BLOC DE TEXTE:
═══

Les deux quotidiens français adoptent une posture discursive très différente par le nombre d’articles publiés, un seul pour Le Monde et sept pour Libération, et donc aussi par le choix éditorial de couvrir ou pas les différents incidents.
Le Monde consacre un article aux événements : « La rentrée scolaire relance les tensions intercommunautaires en Irlande du Nord. » (07/09/2001) ; il décrit les Catholiques comme « victimes […] d’insultes et de jets de projectiles de la part de manifestants protestants ». L’opposition entre Catholiques et Protestants apparaît donc être le centre de l’événement violent ; mais l’argument religieux - comme explication des violences - n’est avancé à aucun moment dans l’article. Le journal évoque « des luttes sectaires » et relie les affrontements à la question du territoire, divisé « en une succession d’enclaves catholiques et protestantes ». Laqualification de « Catholiques » et de « Protestants » appartient à un répertoire lexical antérieur à l’événement, répondant à la grille interprétative du conflit nord-irlandais. Le quotidien qualifie cependant différemment les groupes paramilitaires mentionnés dans l’article, par les termes « loyalistes » et « nationalistes ». Mais cette terminologie n’appartient pas à une taxinomie usuelle pour le lecteur, le quotidien en indique le bon niveau de lecture par une définition qu’il inclut dans l’article : « loyalistes (littéralement, ‘loyales » à la Couronne britannique’) ». Il procède de la même façon pour le terme « unionistes ». Il distingue néanmoins les deux utilisations, puisqu’il associe le qualificatif « loyalistes » au Rad Hand Defenders, « groupe terroriste loyaliste », alors que le terme « unionistes » est employé pour qualifier l’idéologie politique (protestante, « fidèle à l’union de l’Irlande du Nord et du royaume »).

═══

DONNÉES À TRAITER:
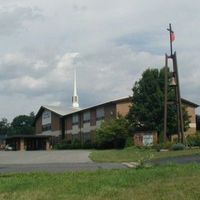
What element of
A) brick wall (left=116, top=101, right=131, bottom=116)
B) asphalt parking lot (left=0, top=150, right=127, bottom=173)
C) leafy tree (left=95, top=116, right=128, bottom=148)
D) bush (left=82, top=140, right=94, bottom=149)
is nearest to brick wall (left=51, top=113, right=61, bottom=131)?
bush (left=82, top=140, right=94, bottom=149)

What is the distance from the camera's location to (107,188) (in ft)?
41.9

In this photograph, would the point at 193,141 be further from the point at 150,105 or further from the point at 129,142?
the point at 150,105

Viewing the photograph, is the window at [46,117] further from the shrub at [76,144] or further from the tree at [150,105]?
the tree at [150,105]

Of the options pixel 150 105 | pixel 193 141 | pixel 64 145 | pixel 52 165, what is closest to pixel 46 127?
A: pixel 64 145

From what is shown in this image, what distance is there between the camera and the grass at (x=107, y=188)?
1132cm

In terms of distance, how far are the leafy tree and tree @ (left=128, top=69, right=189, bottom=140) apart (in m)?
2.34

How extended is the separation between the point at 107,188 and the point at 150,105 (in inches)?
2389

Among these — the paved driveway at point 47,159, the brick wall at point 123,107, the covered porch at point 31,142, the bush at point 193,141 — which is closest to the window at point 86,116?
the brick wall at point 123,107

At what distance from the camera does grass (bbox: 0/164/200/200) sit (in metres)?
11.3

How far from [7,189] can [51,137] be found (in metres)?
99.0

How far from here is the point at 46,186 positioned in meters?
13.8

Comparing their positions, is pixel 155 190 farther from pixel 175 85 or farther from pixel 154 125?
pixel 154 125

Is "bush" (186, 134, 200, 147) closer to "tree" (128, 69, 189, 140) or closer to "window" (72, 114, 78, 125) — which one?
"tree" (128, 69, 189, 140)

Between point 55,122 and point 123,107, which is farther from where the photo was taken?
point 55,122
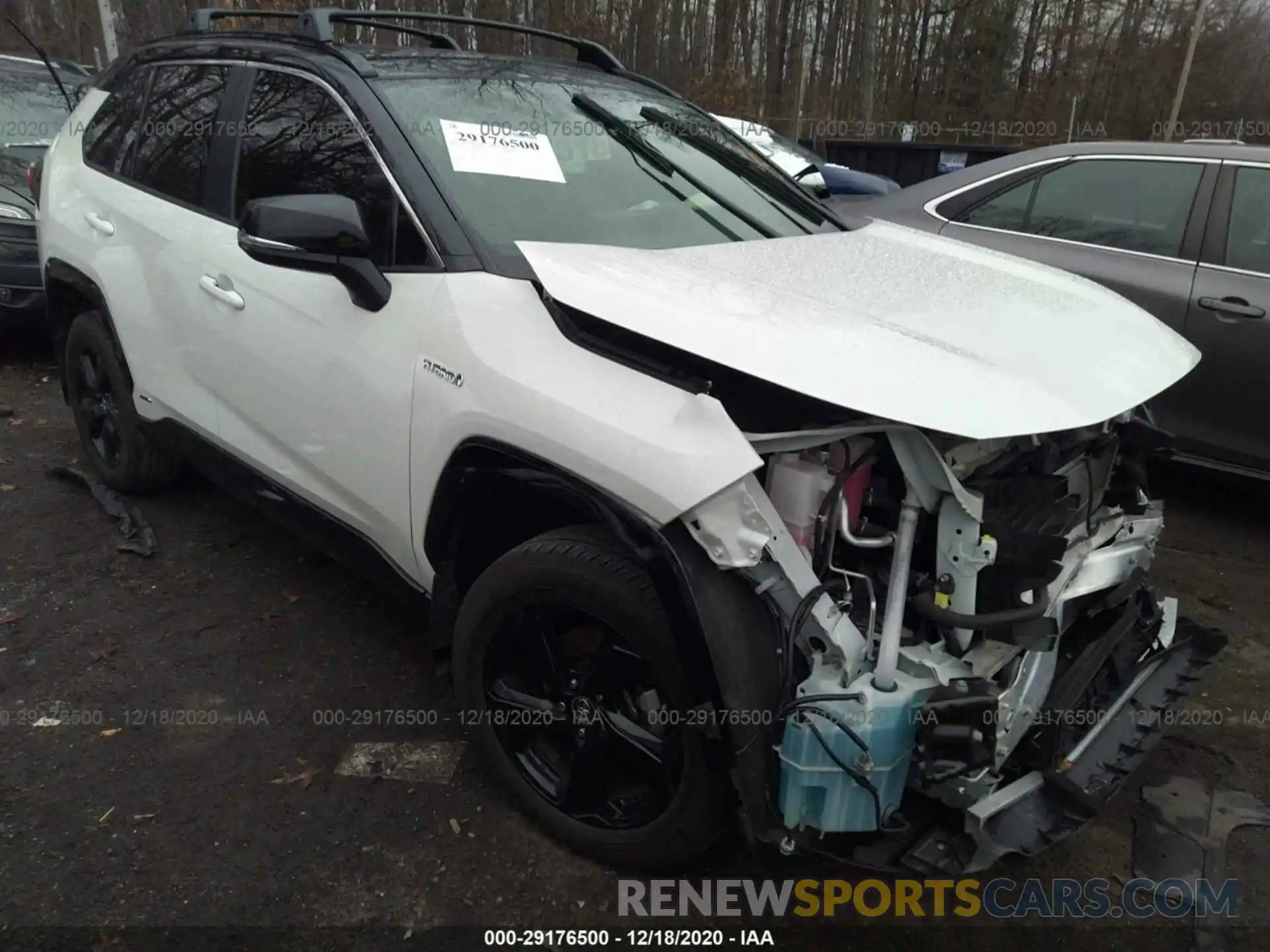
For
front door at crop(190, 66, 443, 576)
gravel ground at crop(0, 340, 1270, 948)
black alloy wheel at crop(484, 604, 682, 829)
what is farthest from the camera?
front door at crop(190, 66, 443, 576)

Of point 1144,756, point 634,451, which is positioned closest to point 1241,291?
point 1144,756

═══

TRAVAIL À EFFECTUER:
a - Selon le texte sur la couverture de la presse française en Irlande du Nord, combien d'articles Libération a-t-il publiés ?
b - Indiquez combien de lignes des entrées contiennent la chaîne « pixel », en respectant la casse, et donnez uniquement ce nombre.
Le texte et les entrées constituent deux ensembles indépendants l'un de l'autre.

RÉPONSES FINALES:
a - Sept articles.

b - 4